How do you optimally manage resistance in AML?

We are still learning about [resistance] in AML. We know the most about IDH- and FLT3-mutated patients. For IDH-mutated AML, it appears that patients have other mutations, such as RAS and FLT3 mutations. They may not respond as well to IDH1/2 inhibitors, which is being explored. Are there better combination therapies for those patients upfront? There are patients who develop resistance mutations with IDH1/2 [inhibitors]. They may have an IDH1 mutation, then develop an IDH2 [mutation], and it can go back and forth. It's really important that when patients are not responding to disease, you look and repeat molecular profiling to see if [the patient] has developed new mutations. For example, for FLT3 mutations, there are mutations that arise and make [the patient] not responsive to gilteritinib and you would want to determine whether that has happened.

What are some of the investigational combinations that are currently being studied?

A lot of people are interested in targeted therapy combinations. There are ongoing studies looking at venetoclax with IDH inhibitors, as well as venetoclax with FLT3 inhibitors in patients with those respective mutations.
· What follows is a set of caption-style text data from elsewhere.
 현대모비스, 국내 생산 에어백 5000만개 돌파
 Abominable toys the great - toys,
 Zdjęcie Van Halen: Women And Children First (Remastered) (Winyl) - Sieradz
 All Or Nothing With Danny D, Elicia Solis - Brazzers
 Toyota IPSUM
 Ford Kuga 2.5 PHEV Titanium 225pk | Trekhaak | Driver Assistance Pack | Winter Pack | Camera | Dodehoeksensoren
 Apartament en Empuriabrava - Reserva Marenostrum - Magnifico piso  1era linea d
We are also looking at studies examining combinations with chemotherapy, including 7+3 plus new FLT3 inhibitors, IDH inhibitors, or hypomethylating agents.
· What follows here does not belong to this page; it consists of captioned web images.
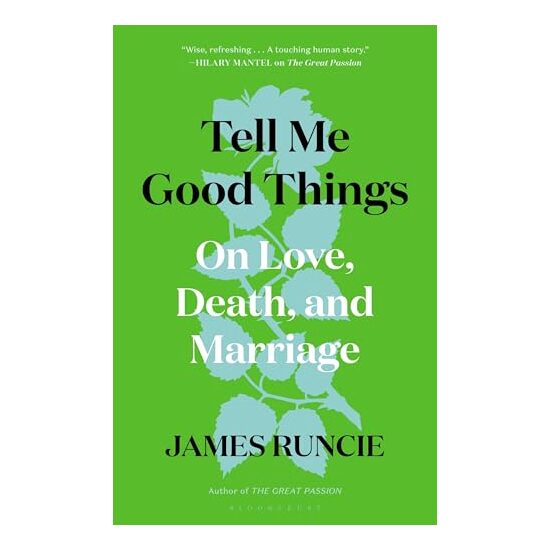 Tell Me Good Things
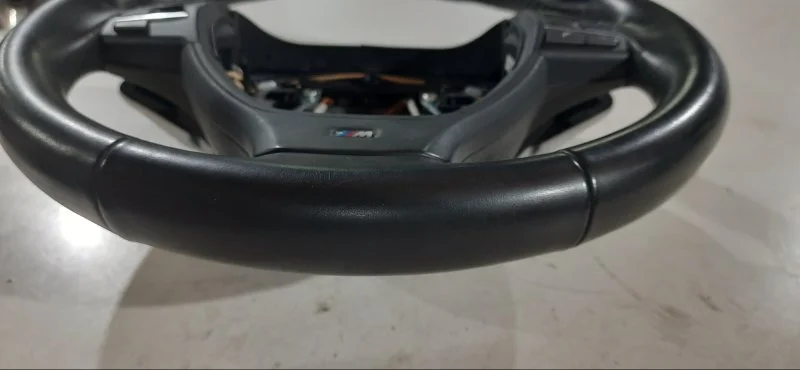 Рулевое колесо (руль) BMW 5 F10/F11 N52B25 2010 - миниатюра 3
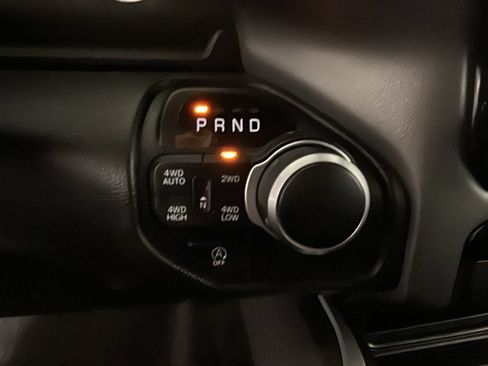 Used 2022 RAM 1500 Big Horn AWD/4WD image 24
What regimens are approved for older patients with AML?

A lot of the new approvals have been for newly diagnosed, older patients who are 75 years or older with comorbidities. Ivosidenib was approved for patients with IDH1-mutated AML. Venetoclax plus either hypomethylating agents or low-dose cytarabine has been approved for that same population. Glasdegib, which is a Hedgehog inhibitor, is also approved in combination with subcutaneous cytarabine for that population.
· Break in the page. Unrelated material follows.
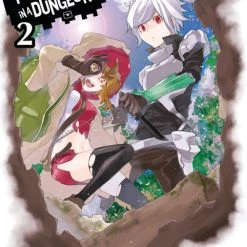 YEN ON Is It Wrong To Try To Pick Up Girls In A Dungeon? Novel Volume 2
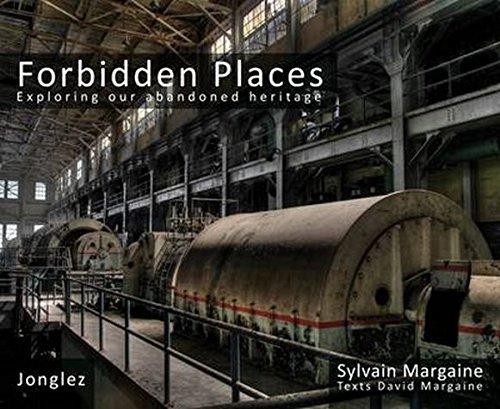 Forbidden places exploring - places,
What are your recommendations for future AML research?

A lot of these new therapies are exciting, but none of them seems to be curative for patients. We still need to do a better job in trying to figure out how to cure patients with AML instead of prolonging the inevitable. One study that's looking at [curing AML] is the Beat AML Master Trial, which is with the Leukemia and Lymphoma Society. It's [looking at] an older population of patients with AML, mostly those who are 60 years and older. Patients undergo molecular testing and results are received within 1 week. Patients who have dominant clones are put on particular therapies. If [the patient] doesn’t have mutations that can be targeted, they are given experimental therapy. That is showing some exciting results and, hopefully, will lead to new therapies in that patient population.